■ **Enunciado 1**
No texto sobre os protestos, por que a teoria que compara os jovens atuais aos estudantes franceses de 1968 se apresenta "ainda mais estranha"? Responda com base no próprio texto.
■ **Enunciado 2**
Imprima, sem alterações, o trecho do texto sobre os protestos que vai de "Circulam pelas redes" até "pós-ideológica e pós-histórica.", inclusive.

■ **Texto**
○ ○ ○
Os jornais de sexta-feira (1/11) informam que as polícias do Rio e de São Paulo vão padronizar seus procedimentos no controle dos protestos, com uma estratégia comum para monitorar os grupos que saem às ruas para promover depredações. Um grupo de trabalho coordenado pelo Ministério da Justiça vai elaborar um plano que pode incluir mudanças na legislação para dar maior clareza ao enquadramento de manifestantes que agirem com violência. Esse trabalho é comumente chamado de "inteligência".
A imprensa não faz referência ao outro problema, mais grave e anterior, representado pela opção preferencial da polícia pela truculência. Muitos haverão de considerar que a polícia age em nome do Estado, preposto da sociedade, enquanto os indivíduos que se dedicam ao vandalismo representam apenas a si mesmos.
Circulam pelas redes sociais e em publicações de todas as mídias teorias a respeito de um suposto direito à revolta, e hipóteses sobre certa natureza delinquencial da juventude contemporânea. Uma das teses mais populares confere aos jovens desta segunda década do século 21 características semelhantes às dos estudantes franceses que montaram barricadas em Paris e inscreveram na História o ano de 1968.
Mas é preciso muita lucubração e pouco rigor reflexivo para transpor esse recorte da geração que cresceu na Europa do pós-guerra para o contexto da sociedade brasileira que emerge de duas décadas de estabilização econômica e dez anos de mobilidade social. Ainda mais estranha se apresenta tal teoria se levarmos em conta que seus autores também são adeptos da ideia de que vivemos uma pós-modernidade, pós-ideológica e pós-histórica.
Não há como escapar à contradição presente nessa tentativa de associar os dois eventos separados por 45 anos, considerando-se as mudanças por que tem passado a humanidade nesse período. No entanto, pensadores vivem de seu pensar, e esse debate também inclui a função de entreter a sociedade.
○ ○ ○
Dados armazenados
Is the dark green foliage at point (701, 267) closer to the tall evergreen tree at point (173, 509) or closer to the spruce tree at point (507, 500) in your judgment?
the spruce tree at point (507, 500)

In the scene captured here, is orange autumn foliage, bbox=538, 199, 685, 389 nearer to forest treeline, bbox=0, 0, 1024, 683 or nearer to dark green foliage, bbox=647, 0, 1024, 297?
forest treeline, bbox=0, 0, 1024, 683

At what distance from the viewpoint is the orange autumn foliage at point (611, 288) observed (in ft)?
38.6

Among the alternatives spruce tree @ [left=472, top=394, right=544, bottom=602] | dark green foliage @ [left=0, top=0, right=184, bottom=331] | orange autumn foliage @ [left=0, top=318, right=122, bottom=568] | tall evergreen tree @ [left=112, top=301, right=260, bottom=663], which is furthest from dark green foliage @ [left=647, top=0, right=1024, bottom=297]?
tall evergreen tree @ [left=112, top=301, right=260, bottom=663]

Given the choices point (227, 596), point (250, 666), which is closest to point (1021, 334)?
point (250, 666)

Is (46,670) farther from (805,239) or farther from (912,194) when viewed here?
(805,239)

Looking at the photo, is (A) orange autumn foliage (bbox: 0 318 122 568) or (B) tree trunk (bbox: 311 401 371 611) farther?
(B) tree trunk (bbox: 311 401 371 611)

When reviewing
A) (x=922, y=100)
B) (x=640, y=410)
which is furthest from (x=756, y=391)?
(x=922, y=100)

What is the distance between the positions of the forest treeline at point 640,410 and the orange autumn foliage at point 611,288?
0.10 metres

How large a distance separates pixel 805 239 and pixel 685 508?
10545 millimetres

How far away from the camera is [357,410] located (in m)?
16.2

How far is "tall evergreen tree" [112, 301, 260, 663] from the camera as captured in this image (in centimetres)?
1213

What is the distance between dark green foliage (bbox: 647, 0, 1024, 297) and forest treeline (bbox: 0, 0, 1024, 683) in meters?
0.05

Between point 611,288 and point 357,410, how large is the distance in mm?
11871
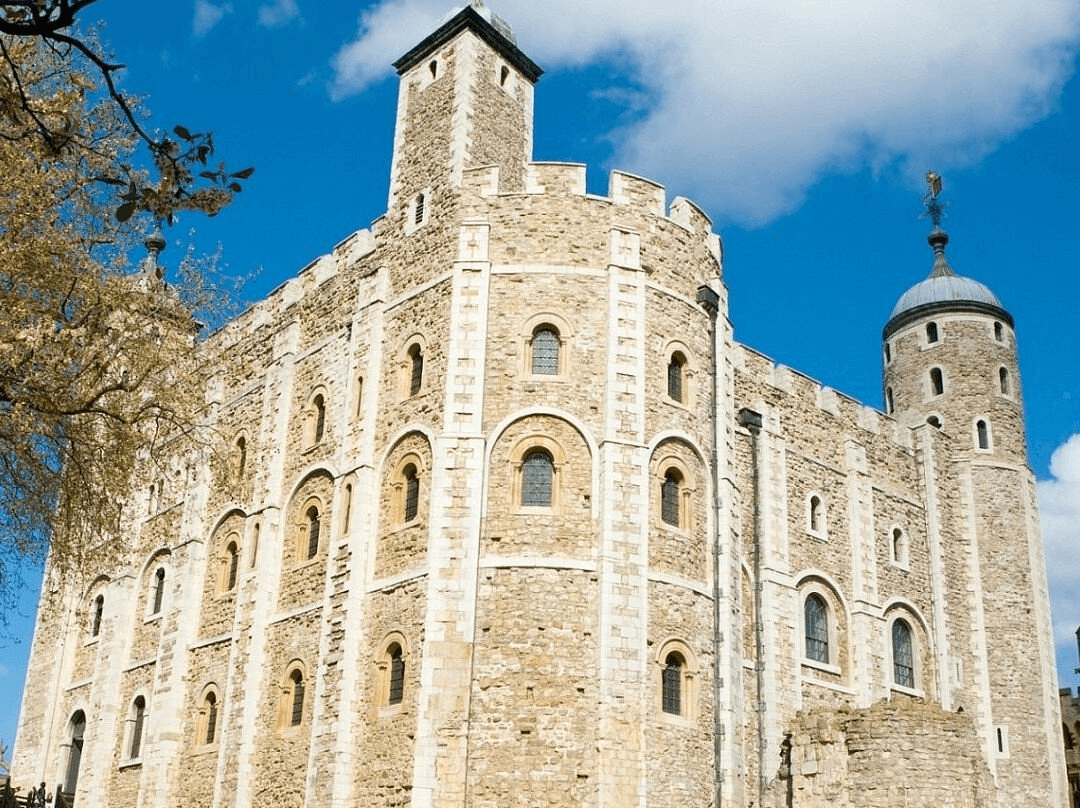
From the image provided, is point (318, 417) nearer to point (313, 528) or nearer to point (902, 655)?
point (313, 528)

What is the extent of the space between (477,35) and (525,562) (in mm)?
11200

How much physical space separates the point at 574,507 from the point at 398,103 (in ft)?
34.1

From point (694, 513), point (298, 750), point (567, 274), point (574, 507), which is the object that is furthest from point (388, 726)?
point (567, 274)

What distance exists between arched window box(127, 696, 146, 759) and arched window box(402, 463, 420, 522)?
8926 millimetres

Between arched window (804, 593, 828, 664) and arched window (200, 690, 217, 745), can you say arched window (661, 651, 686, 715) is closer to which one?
arched window (804, 593, 828, 664)

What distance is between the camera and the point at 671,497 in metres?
21.1

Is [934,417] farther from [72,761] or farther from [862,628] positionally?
[72,761]

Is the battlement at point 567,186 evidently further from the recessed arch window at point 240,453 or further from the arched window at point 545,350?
the recessed arch window at point 240,453

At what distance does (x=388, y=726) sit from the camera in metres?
19.5

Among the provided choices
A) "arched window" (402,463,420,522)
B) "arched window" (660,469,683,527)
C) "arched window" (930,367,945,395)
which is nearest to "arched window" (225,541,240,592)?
"arched window" (402,463,420,522)

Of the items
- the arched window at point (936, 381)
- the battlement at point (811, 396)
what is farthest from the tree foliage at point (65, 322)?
the arched window at point (936, 381)

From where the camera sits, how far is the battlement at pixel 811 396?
88.8 ft

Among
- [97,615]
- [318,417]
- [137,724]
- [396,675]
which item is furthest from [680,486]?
[97,615]

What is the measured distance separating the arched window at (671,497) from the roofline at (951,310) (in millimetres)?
14895
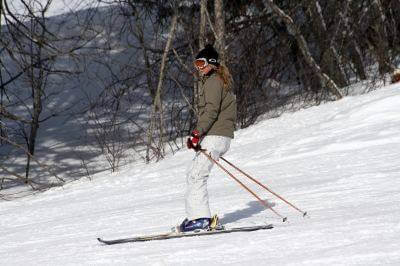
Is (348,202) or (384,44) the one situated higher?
(384,44)

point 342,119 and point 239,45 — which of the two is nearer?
point 342,119

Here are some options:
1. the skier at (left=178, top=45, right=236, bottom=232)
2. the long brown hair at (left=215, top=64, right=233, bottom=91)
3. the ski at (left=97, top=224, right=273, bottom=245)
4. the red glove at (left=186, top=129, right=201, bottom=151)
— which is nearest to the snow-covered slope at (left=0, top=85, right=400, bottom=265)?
the ski at (left=97, top=224, right=273, bottom=245)

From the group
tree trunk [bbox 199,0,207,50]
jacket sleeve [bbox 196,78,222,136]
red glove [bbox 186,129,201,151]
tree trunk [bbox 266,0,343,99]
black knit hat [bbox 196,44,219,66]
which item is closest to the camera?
red glove [bbox 186,129,201,151]

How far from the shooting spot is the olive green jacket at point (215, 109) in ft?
22.2

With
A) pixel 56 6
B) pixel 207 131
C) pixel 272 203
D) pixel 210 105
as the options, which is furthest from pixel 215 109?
pixel 56 6

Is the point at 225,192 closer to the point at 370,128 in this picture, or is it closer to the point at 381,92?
the point at 370,128

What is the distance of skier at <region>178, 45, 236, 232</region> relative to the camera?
6.81 m

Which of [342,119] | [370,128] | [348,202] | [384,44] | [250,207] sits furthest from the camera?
[384,44]

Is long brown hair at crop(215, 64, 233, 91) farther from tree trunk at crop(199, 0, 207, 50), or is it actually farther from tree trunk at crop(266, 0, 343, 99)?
tree trunk at crop(266, 0, 343, 99)

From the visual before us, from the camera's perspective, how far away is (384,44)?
16.5m

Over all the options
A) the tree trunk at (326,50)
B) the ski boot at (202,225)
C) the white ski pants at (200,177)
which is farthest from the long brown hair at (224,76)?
the tree trunk at (326,50)

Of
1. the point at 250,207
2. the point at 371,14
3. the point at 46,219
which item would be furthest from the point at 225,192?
the point at 371,14

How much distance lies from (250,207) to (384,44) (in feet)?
30.2

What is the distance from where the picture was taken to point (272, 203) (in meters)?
8.12
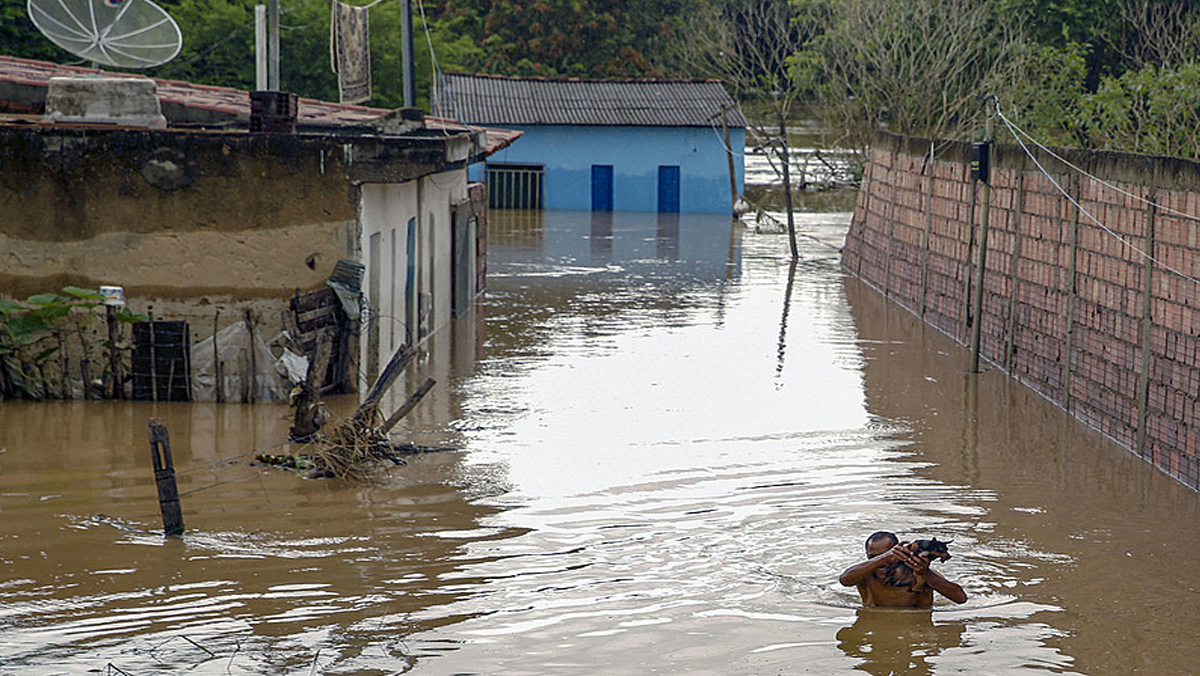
○ ○ ○
■ **Resposta 1**
Porque os autores dessa teoria também são adeptos da ideia de que vivemos uma pós-modernidade, pós-ideológica e pós-histórica.

■ **Resposta 2**
Circulam pelas redes sociais e em publicações de todas as mídias teorias a respeito de um suposto direito à revolta, e hipóteses sobre certa natureza delinquencial da juventude contemporânea. Uma das teses mais populares confere aos jovens desta segunda década do século 21 características semelhantes às dos estudantes franceses que montaram barricadas em Paris e inscreveram na História o ano de 1968.
Mas é preciso muita lucubração e pouco rigor reflexivo para transpor esse recorte da geração que cresceu na Europa do pós-guerra para o contexto da sociedade brasileira que emerge de duas décadas de estabilização econômica e dez anos de mobilidade social. Ainda mais estranha se apresenta tal teoria se levarmos em conta que seus autores também são adeptos da ideia de que vivemos uma pós-modernidade, pós-ideológica e pós-histórica.